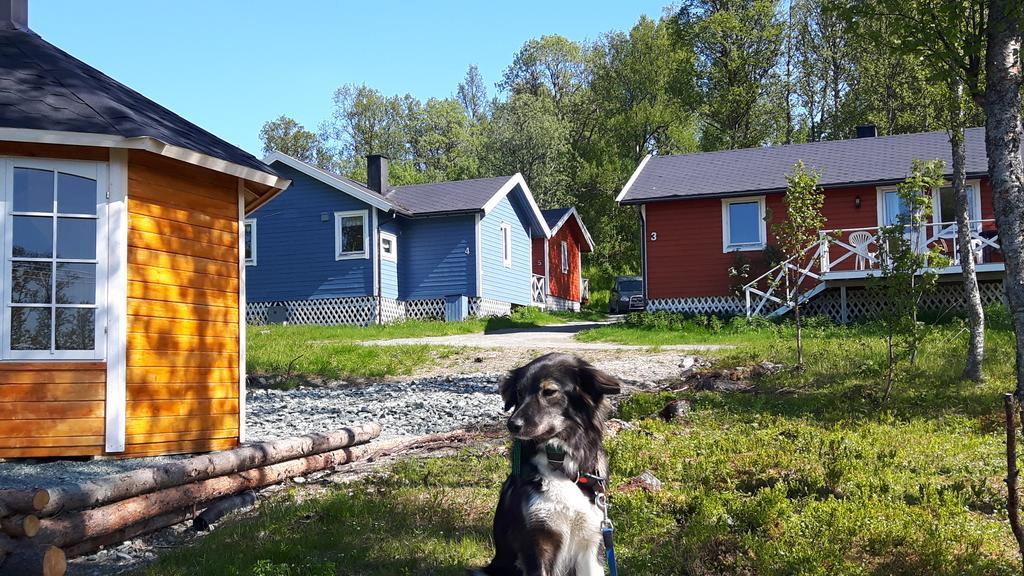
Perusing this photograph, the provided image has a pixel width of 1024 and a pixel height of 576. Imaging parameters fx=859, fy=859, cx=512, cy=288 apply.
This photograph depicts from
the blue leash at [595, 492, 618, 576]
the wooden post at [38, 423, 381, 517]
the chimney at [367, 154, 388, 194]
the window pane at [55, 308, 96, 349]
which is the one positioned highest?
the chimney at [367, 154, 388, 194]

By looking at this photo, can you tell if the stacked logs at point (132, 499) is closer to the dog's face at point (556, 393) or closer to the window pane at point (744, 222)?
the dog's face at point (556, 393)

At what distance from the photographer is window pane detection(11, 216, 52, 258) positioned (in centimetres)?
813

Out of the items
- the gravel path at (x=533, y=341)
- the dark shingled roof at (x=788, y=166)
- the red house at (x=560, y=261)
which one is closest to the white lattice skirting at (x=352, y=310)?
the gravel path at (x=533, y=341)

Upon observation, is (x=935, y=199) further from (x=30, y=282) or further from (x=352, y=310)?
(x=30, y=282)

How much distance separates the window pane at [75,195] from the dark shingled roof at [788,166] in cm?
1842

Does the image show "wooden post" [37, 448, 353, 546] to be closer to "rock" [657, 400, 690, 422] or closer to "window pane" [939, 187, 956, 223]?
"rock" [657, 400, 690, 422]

────────

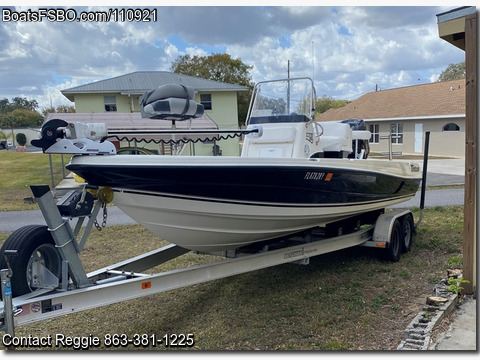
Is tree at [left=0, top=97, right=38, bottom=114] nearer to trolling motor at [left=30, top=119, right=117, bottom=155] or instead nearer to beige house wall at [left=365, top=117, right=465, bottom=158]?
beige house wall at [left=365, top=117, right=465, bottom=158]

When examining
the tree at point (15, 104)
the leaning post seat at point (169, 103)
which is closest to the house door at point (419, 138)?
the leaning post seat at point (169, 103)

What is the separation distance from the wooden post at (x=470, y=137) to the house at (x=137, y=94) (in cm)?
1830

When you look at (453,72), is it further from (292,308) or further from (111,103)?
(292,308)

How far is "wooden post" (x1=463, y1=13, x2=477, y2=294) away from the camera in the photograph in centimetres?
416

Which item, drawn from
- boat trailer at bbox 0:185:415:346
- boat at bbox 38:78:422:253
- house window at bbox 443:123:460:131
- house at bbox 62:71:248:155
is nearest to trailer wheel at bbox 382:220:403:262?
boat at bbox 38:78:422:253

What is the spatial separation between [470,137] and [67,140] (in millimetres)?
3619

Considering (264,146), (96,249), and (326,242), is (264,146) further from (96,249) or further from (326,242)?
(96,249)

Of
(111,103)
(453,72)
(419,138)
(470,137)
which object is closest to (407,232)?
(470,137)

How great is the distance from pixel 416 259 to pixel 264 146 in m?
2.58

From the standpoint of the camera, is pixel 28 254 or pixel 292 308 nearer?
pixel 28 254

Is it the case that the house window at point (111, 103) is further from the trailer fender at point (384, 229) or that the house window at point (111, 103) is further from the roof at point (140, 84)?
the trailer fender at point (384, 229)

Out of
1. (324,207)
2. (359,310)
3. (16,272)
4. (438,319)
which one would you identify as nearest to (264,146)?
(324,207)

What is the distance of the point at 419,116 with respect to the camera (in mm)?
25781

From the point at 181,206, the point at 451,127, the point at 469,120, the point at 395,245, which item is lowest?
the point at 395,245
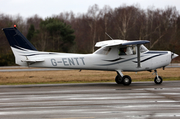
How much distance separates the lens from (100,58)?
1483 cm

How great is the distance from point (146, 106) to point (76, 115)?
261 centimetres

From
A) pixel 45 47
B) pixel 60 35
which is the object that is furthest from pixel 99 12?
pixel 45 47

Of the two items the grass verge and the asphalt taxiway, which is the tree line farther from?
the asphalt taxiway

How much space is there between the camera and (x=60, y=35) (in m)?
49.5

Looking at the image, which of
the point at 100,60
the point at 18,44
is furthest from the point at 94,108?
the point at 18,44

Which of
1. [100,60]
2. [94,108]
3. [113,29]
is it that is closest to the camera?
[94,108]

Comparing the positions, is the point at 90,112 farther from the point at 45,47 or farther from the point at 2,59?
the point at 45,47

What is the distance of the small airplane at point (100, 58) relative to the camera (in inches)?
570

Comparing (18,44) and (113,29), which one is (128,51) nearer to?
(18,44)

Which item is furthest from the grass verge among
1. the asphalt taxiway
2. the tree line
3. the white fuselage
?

────────

From the lines above, copy out each one that contains the word "grass".

# Completed task
Of the two items the grass verge and the asphalt taxiway, which is the tree line farther from?
Which item is furthest from the grass verge among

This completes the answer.